Morton is an interesting place where they found Mesolithic middens, shells, fish bones, reindeer and wild boar bones, and flints. I would have hunkered down listening for the ancestors.

all the part inside the red line was flattened. I met someone on the beach later in the week who has a Visla, he lifted the dog over the wire fence and went round the edge by the fields.

since then I have been going on rather shorter walks than usual

giving my shattered muscles a chance to recover. these photos are from St Andrews, Lumbo den

and Spinkie den

rather less challenging

with one tree trunk to get around or over

another (partially) wooded walk in Auchterarder this weekend, here lots of oaks which you don’t see so much in Fife, but this is Perth and Kinross

a pretty walk with a small river

beside some rather nice houses

even one huge one with matching garden

the forest greens having an effect in the studio

although this was just a first layer

and sadly looked very dark and doomy today

so it got firstly a lot of writing and then grey and white and a bit of pink squeegeed around on it, which I then cut through with masses of spray bottle action. so much of that paint dripped onto the floor!

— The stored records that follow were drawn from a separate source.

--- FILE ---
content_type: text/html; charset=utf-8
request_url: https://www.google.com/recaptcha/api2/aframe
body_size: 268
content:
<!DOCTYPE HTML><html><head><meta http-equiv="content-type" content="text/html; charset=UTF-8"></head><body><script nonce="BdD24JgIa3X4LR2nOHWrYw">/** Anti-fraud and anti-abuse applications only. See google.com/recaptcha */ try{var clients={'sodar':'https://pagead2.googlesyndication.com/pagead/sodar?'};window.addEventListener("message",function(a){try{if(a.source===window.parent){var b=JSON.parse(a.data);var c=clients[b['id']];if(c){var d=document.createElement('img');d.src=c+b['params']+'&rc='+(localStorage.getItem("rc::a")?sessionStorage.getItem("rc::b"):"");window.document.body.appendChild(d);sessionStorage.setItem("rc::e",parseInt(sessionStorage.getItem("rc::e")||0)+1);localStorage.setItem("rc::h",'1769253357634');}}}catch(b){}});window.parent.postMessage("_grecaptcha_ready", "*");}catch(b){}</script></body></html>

and onto a paint tin, making an interesting musical accompaniment

another on-going, a diptych this time. I’m interested in how much space I have to make in this one

covering up with creamy greys and whites

and as usual, changing my mind to uncover, then re-cover.

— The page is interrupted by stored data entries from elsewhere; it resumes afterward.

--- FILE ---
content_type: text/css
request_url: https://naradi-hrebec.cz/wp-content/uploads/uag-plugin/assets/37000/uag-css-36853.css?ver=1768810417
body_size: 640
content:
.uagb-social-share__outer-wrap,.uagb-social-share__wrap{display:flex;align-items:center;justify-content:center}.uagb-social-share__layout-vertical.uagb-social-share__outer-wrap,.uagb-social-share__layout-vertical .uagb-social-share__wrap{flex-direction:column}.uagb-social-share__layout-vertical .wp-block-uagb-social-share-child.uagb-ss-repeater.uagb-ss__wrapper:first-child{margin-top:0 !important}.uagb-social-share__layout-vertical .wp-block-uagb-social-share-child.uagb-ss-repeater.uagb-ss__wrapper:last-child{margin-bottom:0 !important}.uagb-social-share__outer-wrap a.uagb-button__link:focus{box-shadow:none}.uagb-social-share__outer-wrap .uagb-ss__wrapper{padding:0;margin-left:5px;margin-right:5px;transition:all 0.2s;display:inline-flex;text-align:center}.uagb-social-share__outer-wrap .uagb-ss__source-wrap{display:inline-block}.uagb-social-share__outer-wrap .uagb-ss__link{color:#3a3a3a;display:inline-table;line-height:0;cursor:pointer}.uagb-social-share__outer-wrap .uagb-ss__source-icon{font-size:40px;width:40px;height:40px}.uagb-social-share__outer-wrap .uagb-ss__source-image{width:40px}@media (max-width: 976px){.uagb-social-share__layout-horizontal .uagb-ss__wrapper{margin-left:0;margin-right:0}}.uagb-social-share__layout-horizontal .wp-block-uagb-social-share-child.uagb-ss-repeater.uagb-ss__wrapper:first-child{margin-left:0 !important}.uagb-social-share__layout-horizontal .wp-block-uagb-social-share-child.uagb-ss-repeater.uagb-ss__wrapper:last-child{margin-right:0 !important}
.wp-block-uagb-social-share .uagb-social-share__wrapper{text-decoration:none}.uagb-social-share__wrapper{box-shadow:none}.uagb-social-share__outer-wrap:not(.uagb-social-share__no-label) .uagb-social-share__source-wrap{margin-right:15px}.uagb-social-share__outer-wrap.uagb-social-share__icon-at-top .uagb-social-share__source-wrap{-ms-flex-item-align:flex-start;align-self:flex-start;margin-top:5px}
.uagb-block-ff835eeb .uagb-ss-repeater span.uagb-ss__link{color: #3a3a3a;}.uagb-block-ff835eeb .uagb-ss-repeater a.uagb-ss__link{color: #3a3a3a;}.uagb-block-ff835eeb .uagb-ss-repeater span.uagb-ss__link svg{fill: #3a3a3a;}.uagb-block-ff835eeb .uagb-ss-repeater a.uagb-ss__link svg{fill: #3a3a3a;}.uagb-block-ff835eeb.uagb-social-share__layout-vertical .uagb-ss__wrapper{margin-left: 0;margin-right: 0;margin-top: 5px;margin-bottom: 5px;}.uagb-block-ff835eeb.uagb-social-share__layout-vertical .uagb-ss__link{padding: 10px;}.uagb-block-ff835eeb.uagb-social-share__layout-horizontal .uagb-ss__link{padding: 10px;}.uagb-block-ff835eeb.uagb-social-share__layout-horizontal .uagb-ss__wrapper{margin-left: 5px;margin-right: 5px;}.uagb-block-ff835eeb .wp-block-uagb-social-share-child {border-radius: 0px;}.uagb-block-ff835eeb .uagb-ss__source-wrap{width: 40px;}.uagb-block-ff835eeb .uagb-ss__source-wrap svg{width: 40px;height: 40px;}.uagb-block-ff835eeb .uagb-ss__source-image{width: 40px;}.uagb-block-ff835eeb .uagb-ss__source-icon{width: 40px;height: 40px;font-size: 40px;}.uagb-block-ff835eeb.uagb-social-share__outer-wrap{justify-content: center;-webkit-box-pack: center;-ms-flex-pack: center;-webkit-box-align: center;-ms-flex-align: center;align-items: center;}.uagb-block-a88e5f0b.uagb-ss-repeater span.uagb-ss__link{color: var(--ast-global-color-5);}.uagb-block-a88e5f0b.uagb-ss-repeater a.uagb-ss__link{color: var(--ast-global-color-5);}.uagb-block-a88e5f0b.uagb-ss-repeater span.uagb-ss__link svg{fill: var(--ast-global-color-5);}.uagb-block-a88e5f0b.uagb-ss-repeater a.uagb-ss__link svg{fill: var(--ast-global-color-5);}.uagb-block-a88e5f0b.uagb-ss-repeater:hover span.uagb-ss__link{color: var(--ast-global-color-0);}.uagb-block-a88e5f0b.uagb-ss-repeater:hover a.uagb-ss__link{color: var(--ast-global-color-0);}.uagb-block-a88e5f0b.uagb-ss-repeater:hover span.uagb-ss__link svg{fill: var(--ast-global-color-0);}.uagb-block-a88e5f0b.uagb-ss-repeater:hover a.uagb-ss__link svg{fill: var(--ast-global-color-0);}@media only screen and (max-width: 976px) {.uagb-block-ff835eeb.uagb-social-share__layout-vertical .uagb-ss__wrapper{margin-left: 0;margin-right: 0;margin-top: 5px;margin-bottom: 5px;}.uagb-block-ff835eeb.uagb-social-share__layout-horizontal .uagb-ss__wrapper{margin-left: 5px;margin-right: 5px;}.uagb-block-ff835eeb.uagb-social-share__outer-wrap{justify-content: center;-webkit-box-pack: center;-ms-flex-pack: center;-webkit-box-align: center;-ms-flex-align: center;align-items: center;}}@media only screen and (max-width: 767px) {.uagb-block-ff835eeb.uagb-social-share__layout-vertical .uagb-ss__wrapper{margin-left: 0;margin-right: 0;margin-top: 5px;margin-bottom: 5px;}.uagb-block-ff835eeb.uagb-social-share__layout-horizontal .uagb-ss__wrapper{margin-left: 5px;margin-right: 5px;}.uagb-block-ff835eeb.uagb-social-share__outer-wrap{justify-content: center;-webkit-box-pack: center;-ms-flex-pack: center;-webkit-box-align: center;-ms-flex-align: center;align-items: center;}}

it’s looking very different from recent work and has no text … I have a few pieces in limbo at the moment

this one I like as is, except for the four or five weird faces lurking in it …. or perhaps I actually like them and will keep it as is …

all those trees … so alive, so huge, so dynamic

I’m not seeing them in my work just at the moment, just weird faces ..

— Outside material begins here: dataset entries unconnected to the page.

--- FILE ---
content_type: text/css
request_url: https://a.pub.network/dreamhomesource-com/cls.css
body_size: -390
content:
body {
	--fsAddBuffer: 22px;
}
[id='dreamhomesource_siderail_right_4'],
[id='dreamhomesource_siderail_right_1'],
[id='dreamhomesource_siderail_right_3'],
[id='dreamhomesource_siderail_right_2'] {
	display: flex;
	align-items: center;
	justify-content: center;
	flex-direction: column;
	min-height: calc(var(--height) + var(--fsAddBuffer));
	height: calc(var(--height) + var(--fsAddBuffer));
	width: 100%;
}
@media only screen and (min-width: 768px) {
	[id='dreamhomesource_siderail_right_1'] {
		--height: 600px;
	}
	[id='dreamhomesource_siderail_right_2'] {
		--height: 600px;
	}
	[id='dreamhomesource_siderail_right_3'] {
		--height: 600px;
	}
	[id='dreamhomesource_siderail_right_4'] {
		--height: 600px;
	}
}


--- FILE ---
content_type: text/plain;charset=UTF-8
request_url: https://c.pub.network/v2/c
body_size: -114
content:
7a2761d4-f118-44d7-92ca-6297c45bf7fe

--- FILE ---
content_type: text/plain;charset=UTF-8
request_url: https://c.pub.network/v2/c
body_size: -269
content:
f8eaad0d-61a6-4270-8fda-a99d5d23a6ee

today I tried another new walk from Ceres as I had to post a painting off and the post office in the Spa shop there is the best.

starting off on the old pilgrim way from Culross to St Andrews

it follows high ground and this bit of it is called the Waterless road. there are great views of other places I walk to the north

I turned off after just over a mile

following a wiggling, swooping tarmac lane from a farm

down into the back of Craigrothie, past a ruined dovecot (doocot here in Scotland). they are quite common. and usually this shape with the crow-step gothic gables.

how cutely rural is this – a ford with a little arched stone bridge to keep your feet dry.

the second doocot is more of a folly on the old Wemysshall estate

on a little hill in the woods

following a steep path with greasy steps, and out by this pretty gate.

now I have to submit some paintings to things, the Scottish Royal Academy annual open, a gallery in the US that’s offering to look at their Instagram followers’ paintings – very noble of them – and some poems.

I’ve got one from my fallen forest experience, for the Rialto’s nature and Place competition. there’s always some compensation, though my hips and my knee are still quite unhappy from all that crawling and climbing.


One Comment

  1. What a scary exhausting walk / clamber / nightmare – good to know that there are plenty of easier walks too. Great that you can use it in paintings and poems though, you are so multi-talented! Great photos.